Texte cité =>
+===+

Quand la tradition et l’ambition se rencontrent
« Je suis une passionnée de la cuisine et cette passion je l’ai acquise grâce à ma mère qui m’a apprise l’art culinaire traditionnel de son village »
Née en 1985 à Niamey dans le quartier Poudrière qui prendra par la suite le nom de Wadata, Houianio Épiphanie Mélanie, mère d’une fille et restauratrice, fut une jeune fille qui nourrissait de grandes ambitions. Fille de parents originaires du Dahomey, actuel Bénin, le père de Mélanie est un ancien combattant de l’armée française qui a combattu en Algérie. Après les indépendances, le père de Mélanie décide de rester au Niger et prendre la nationalité nigérienne. Après sa retraite anticipée, il a continué à servir comme comptable dans une entreprise de Niamey. La mère de Mélanie est une cousine de son père, les deux sont du même village situé dans le sud du Bénin.
Dès son jeune âge, Mélanie est animée d’un engagement pour ses ambitions. Cette dernière l’a propulsée dans ses études du primaire jusqu’à l’obtention de son baccalauréat au collège Mariama de Niamey dans les années 2004. En 2005, elle quitte Niamey pour le Togo où elle obtient son diplôme universitaire en commerce international. En 2009, Mélanie revient à Niamey et commence ses stages dans un service de la place. C’est là qu’elle entrera en contact avec son métier du future, la restauration.

+===+

Consignes =>
(1) D'après le texte cité, dans quel pays Mélanie a-t-elle obtenu son diplôme universitaire en commerce international ?
(2) Dans les données fournies, recopiez à l'identique les lignes allant de celle qui contient « What can you » jusqu'à celle qui contient « Answer: (48,503) → », cette dernière comprise.

+===+

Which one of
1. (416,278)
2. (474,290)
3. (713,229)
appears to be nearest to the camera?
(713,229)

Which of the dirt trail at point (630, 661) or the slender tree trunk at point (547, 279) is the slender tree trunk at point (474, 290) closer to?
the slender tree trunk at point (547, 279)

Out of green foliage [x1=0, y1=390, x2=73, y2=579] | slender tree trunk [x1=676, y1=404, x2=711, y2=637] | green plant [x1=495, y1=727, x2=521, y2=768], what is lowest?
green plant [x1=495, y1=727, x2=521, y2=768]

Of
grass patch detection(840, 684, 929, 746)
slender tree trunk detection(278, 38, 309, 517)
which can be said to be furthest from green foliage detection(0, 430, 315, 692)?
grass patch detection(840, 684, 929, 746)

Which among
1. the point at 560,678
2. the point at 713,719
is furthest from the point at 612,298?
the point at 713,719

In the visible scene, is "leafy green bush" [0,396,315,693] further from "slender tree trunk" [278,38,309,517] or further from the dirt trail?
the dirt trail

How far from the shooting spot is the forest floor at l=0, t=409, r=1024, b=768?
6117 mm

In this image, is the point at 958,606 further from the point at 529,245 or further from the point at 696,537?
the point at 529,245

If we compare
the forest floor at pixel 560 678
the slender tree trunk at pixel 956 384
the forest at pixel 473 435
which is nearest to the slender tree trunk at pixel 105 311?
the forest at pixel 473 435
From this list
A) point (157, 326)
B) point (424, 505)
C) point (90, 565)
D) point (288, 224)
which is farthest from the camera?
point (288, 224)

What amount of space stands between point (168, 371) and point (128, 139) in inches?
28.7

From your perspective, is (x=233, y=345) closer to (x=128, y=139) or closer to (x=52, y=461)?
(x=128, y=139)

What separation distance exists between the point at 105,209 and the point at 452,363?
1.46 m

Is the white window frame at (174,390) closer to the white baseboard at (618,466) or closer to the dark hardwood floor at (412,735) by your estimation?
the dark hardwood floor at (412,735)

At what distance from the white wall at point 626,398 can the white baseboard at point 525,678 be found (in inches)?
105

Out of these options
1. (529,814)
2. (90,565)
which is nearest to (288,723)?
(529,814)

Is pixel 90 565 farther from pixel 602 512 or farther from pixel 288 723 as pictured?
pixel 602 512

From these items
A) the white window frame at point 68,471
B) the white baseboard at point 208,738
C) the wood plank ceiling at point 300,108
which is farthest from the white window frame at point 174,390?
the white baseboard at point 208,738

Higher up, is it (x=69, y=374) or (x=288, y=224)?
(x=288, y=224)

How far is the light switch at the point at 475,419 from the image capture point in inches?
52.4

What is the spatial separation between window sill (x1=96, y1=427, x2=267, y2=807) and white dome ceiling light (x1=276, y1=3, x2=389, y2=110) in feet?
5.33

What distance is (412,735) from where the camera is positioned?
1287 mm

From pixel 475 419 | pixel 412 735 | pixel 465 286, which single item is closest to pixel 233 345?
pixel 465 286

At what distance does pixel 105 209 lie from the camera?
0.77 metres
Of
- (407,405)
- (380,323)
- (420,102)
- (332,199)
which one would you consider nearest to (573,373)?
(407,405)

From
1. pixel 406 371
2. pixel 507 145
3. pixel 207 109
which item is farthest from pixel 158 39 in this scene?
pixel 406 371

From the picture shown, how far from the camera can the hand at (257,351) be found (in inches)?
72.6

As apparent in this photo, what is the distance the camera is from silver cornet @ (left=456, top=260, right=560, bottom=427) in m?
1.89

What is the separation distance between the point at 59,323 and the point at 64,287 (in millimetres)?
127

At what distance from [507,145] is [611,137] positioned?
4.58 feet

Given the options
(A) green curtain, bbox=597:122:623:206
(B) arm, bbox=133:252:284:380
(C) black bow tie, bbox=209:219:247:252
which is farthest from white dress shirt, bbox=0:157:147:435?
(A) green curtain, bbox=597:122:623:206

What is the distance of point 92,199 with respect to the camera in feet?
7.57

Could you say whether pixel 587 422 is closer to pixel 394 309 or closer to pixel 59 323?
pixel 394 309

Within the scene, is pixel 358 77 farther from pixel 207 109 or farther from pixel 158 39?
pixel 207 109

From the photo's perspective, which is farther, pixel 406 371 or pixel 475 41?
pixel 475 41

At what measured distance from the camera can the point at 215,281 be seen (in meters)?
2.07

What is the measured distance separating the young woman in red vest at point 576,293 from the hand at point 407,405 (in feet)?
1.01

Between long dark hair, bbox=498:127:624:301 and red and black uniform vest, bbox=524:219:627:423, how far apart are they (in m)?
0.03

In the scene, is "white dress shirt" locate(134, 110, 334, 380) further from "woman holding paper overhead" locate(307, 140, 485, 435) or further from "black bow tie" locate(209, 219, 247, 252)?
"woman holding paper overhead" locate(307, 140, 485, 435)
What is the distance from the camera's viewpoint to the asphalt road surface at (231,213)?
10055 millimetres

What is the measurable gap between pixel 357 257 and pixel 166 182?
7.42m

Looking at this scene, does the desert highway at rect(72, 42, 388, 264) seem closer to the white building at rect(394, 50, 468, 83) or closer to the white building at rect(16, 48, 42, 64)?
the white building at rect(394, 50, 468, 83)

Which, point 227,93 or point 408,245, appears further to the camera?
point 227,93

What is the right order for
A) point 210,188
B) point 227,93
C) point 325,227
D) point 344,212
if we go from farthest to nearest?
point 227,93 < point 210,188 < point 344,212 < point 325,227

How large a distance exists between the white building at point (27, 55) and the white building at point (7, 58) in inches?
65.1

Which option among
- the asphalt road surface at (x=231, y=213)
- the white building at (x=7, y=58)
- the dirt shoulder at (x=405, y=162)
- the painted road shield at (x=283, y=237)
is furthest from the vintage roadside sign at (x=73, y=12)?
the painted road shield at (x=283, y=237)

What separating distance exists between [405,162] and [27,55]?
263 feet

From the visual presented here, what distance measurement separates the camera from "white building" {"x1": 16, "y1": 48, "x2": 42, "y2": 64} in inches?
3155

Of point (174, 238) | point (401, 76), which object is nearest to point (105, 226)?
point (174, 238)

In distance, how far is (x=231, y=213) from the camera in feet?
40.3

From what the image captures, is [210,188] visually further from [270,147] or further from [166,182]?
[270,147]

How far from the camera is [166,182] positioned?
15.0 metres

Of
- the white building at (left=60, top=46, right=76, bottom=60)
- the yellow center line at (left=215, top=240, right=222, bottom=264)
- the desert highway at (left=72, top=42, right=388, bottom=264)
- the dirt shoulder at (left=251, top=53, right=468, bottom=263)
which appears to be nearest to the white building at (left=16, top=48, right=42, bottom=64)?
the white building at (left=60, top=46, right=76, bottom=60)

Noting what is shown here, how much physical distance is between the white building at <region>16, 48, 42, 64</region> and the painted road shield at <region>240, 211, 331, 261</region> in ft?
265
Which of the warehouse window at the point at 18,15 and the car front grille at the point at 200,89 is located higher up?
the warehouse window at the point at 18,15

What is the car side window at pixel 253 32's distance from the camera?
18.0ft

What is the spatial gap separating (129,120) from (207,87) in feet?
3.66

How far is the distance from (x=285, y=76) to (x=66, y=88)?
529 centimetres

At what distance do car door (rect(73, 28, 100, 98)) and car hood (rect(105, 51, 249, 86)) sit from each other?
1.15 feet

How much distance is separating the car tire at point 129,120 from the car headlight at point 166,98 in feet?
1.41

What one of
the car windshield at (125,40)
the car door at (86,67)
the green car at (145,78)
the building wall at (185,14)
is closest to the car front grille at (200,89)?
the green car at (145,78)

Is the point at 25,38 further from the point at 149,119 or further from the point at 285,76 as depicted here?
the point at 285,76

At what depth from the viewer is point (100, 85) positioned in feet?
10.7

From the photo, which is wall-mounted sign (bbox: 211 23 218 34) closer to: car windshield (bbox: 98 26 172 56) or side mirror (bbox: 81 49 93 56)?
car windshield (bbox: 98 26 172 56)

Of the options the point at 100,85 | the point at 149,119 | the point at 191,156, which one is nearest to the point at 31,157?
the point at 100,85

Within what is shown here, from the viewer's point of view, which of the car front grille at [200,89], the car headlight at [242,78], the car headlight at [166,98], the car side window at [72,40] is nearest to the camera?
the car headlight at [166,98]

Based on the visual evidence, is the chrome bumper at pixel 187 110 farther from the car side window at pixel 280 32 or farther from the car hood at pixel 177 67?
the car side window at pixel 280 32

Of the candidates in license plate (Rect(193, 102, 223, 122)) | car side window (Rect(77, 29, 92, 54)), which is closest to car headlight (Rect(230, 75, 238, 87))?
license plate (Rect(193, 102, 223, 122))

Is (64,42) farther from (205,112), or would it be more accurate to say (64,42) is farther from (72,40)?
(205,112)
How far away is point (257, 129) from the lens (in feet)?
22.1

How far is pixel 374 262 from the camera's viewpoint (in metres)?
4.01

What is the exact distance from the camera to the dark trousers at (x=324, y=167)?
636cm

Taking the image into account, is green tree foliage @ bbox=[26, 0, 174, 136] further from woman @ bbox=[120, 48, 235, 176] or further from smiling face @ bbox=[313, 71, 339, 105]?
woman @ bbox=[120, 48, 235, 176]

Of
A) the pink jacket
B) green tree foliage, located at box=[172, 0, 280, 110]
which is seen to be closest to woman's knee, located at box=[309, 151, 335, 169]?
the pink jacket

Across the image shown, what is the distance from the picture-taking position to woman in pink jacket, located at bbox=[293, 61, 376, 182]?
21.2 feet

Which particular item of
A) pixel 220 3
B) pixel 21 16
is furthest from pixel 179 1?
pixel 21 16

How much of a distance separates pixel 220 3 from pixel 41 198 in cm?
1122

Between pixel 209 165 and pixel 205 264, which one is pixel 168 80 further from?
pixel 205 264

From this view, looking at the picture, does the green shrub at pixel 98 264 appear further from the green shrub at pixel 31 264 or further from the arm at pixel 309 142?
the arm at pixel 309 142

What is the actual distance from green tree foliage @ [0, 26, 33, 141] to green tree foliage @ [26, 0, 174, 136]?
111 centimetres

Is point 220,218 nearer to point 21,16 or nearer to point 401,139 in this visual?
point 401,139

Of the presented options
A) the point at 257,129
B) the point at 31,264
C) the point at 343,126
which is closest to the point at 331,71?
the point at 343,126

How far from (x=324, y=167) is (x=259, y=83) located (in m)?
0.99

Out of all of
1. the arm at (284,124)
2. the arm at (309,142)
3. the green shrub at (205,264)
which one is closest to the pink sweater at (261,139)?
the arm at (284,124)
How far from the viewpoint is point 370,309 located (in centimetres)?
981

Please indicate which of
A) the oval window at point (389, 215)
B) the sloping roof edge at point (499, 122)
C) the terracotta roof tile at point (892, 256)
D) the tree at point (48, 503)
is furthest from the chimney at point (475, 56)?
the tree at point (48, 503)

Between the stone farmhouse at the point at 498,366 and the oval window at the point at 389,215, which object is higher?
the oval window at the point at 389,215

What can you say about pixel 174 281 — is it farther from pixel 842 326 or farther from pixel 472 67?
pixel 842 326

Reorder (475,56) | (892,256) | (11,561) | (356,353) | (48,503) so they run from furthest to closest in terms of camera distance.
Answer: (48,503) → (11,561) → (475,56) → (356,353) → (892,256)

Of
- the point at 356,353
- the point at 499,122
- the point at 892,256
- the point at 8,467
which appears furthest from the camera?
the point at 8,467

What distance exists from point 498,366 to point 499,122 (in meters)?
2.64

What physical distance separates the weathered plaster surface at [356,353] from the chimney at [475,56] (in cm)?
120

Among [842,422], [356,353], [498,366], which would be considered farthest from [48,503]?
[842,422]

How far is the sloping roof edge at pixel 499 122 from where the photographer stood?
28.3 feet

+===+

Réponses successives =>
(1) Au Togo.

(2)
What can you say about pixel 174 281 — is it farther from pixel 842 326 or farther from pixel 472 67?
pixel 842 326

Reorder (475,56) | (892,256) | (11,561) | (356,353) | (48,503) so they run from furthest to closest in terms of camera distance.
Answer: (48,503) → (11,561) → (475,56) → (356,353) → (892,256)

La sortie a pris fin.